> [PARTS OF THE EXERCISE]:
• A. Reproduce the essay on artists and mess from "I was talking" to "that I do, too.".
• B. For each of these statements, say yes or no according to the essay on artists and mess, and quote the words that settle it: (i) Frances Richardson is a sculptor. (ii) The writer currently has a cleaner. (iii) Marlene Dumas is quoted from Women and Painting.

#### TEXT UNDER STUDY

There are mounds of screwed up paper that I think are piled on chairs, but as there is no visible evidence of any chair-like structures, I can only guess. In an interview with W Magazine, she expands on her philosophy. “I don’t want to be caught up in the idea that you must tidy up, which is what you get as a child: ‘Clear the cupboard, clean your paintbox, your drawers are a mess.’ When my paint tin is empty, I just throw it on the pile. Sometimes, if you have a very clean, sterile working situation, it takes time to keep it like that, and when you come in you don’t start messing it up. For me, the paints are already out. I can come in and just start working.”
When I was nervously circling my art materials after years away, I found that one way to beat the fear of being rubbish was to always have things to hand so that it became second nature to draw while eating my breakfast, or add a few blobs to something I was painting. It felt increasingly natural and right to reach out and find tools immediately and then just bloody use them. It did nothing for the sense of order in my flat but a lot to help me feel I had a right to create.
I was talking to one of my fantastic tutors, the sculptor Frances Richardson, about artists and mess. She told me a little about how she works in her studio, and it really resonated with me. “I like living with a bit of peril, objects piled on top of each other, activated. I had a huge pot of paint balanced on a chair to do tiny touch ups on my workbench. Of course I spilt it, but I like living on the edge.” I think that I do, too.
''Of course,’ said Quentin Crisp, “you'd have to live alone to live as I live.'' The thing is, I didn’t always live alone, there used to be another person, and we also had a cleaner. But circumstances change, and with no one now to tell me off, no cleaner to tidy up for, I muddle along in my mess, making my art. I am beyond lucky to have somewhere to live and work that I can, for now, afford. When I leave a half-started oil painting on its easel for months, when the kitchen table resembles a lasagne of sketch books, coloured pencils, broken jewellery and different types of glue, I feel relieved to my bones than I am not rearing a child in this stuff-studded flat, I am looking after a baby artist. I can see myself as eccentric rather than neglectful, and I can get on with the interesting business of living rather than cleaning the damn floor. As the Dutch artist Marlene Dumas puts it in Women and Painting, “I paint because I am a dirty woman/(Painting is a messy business).”
Love this. I am raising a child in mess and often feel a deep sense of maternal shame for doing so (my mum is very house proud). But I have decided that she needs a role model in having a mother who would sooner prioritize living over cleaning. Life truly is too short.
There’s something about artists’ mess that’s so appealing. It has a different timbre to everyday mess (cf. I discovered this week that my som was shoving used tissues between the books on my bookcase; this is not the elegant kind of mess). For me, the question is, do I clean, or do I write? Writing always wins.

########
#### DATA SECTION

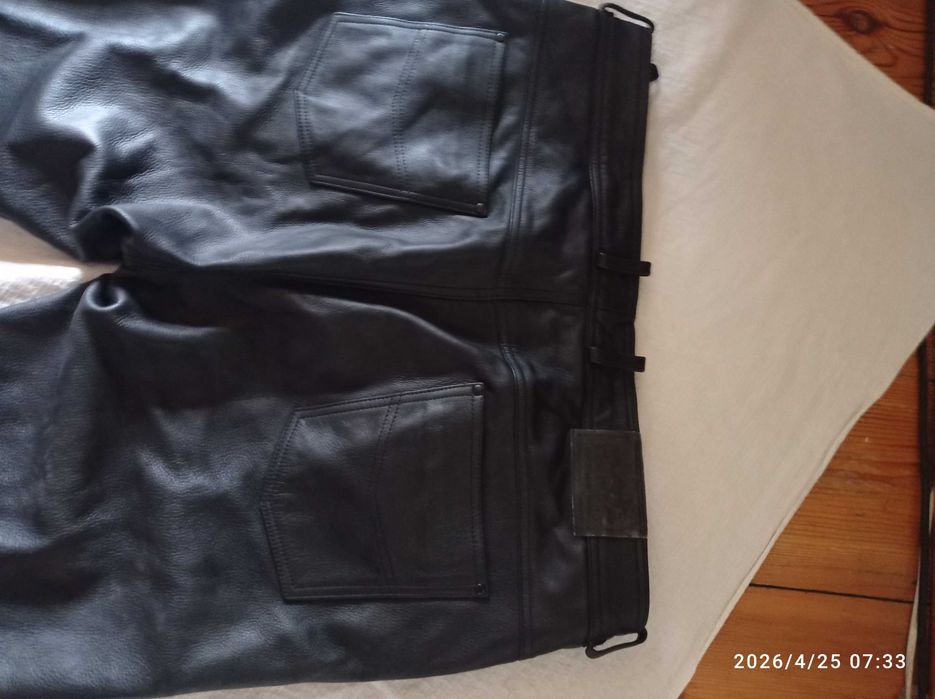 Spodnie męskie skórzane Vanucci r. 60 ładne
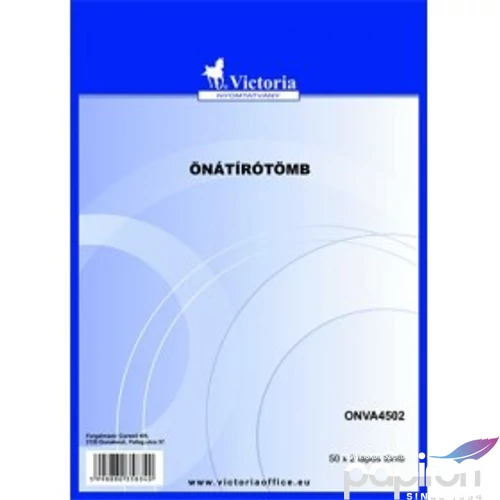 Önátírótömb A4 50x2pl Victoria franciakockás ONVA4502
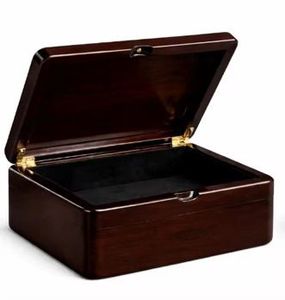 Glossy White Jewelry <b>Storage</b> <b>Box</b> with Black Interior Gold Hardware Elegant Decorative Organizer - Product Image 2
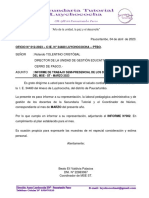Oficio #012-2023 - Informe de Trabajo Pedagogico, Docentes IE 34480 MSE ST.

########

> [ANSWER SET]:
• A.
I was talking to one of my fantastic tutors, the sculptor Frances Richardson, about artists and mess. She told me a little about how she works in her studio, and it really resonated with me. “I like living with a bit of peril, objects piled on top of each other, activated. I had a huge pot of paint balanced on a chair to do tiny touch ups on my workbench. Of course I spilt it, but I like living on the edge.” I think that I do, too.

• B.
(i) Yes: "the sculptor Frances Richardson"
(ii) No: "no cleaner to tidy up for"
(iii) Yes: "As the Dutch artist Marlene Dumas puts it in Women and Painting"